Of course, I´d never actually go berserk and start hitting those smelling, babbling, irritating-looking commuters, but why on earth did I have to go out in the first place? [Probably because I´m an idiot]
I did buy some wine, though, and I did go to the grocery store. And yes, I even bought a book...
I try to stop buying so many things (- and "things" for me are mainly books and CD:s - I very seldom buy anything else, but that doesn´t help much since I buy an absolutely absurd amount of books and CD:s - every year...), but then I forget - or if I don´t forget, I just have a very short debate within my own head, and there´s always the argument "But what do I need that money for anyway? I might get killed by a bus - or stabbed by a crazy person [there are lots of them in the streets here in Sweden - and I suppose they have grown in numbers since they decided to close almost all the old mental hospitals, the ones where me and my student friends spent our summers working, in the early '80... but since then they have let the lunatics run free - because it´s cheaper... ] today or tomorrow, so why not allow myself to by that book/CD right now?" So I usually end up buying whichever book or CD I happen to be interested in. One good thing about being "child free" is that I can permit myself this little perversion, since I don´t need to think about leaving any inheritance to the next generation...
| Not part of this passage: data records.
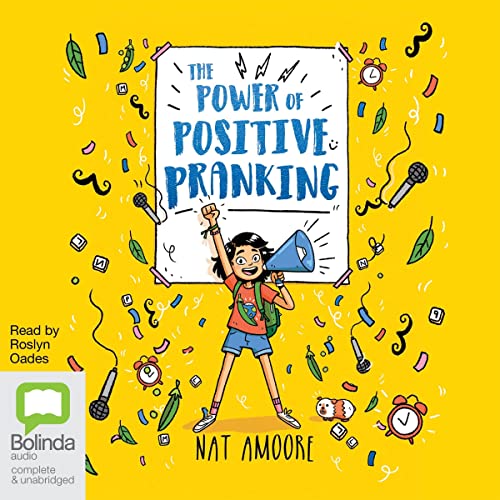 Cover of The Power of Positive Pranking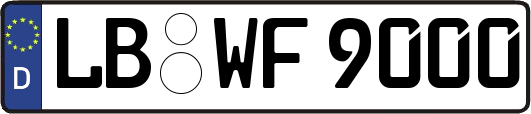 LB-WF9000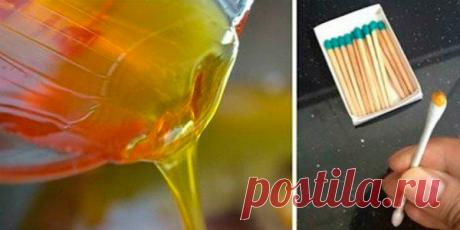 Есть суперспособ отличить настоящий мед от поддельного! Нужно всего лишь смешать его с этим…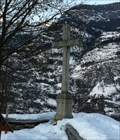 Image for Churchyard Cross - Termen, VS, Switzerland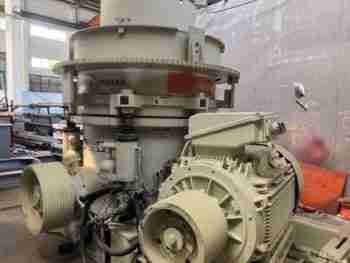 Used_Metso_Nordberg_HP300_Cone_Crusher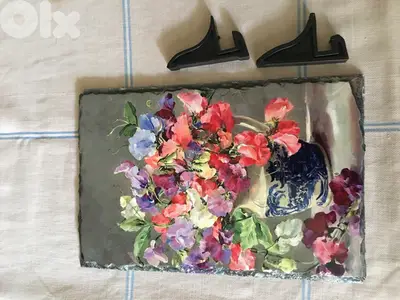 صورة رائعة ملونة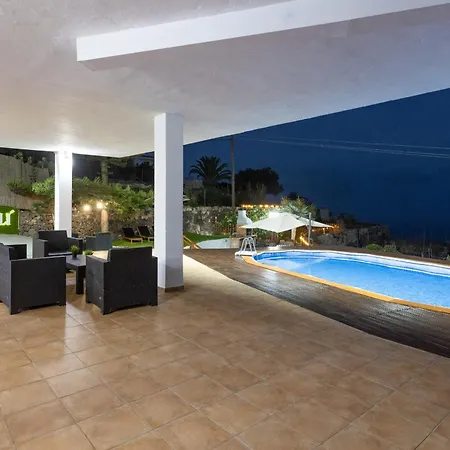 Okstay Arali Lujo Renovado En Tenerife Fasnia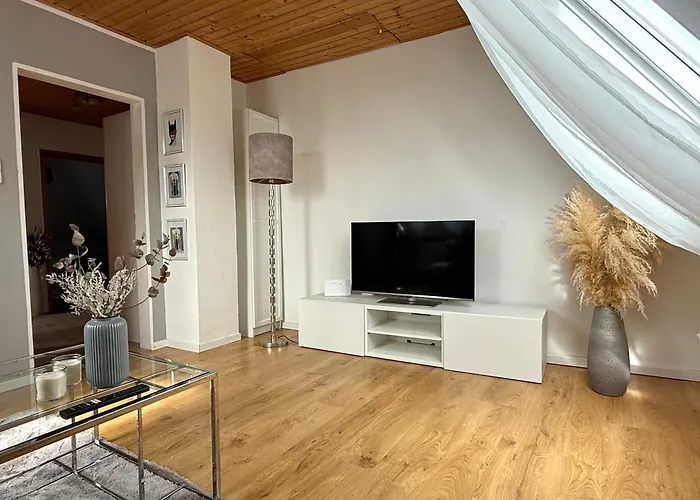 Gemuetliche Apartman Ennepetal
Around 17.20 I was at T-centralen, smack in the center of Stockholm, trying to get on a metro train, as was every other damned person in the whole city as well, it seemed...
I got off rhw at "Universitetet", with my heavy load of wine and groceries and books, and was happy to see that there was a bus supposed to come within 2 minutes, a bus that would take me almost to my (that is, Kjell´s) front door. But of course, this bus for some reason decided not to come - so instead I ended waiting 13 minutes in the rain - then taking another bus that left me a bit further from from home, and dragging all my stuff - uphill - for the last half kilometer or so.
When I got back I was angry, hungry, wet and tired.
And who can I blame? Who sent me out in that damned weather? Nobody! I thought I wanted to go.
Sometimes I´m just such an idiot.
[I should have known better...]
After dinner, a movie on DVD and half a bottle of wine I´m not angry or hungry or wet anymore - just tired...
Tomorrow just has to be a better day.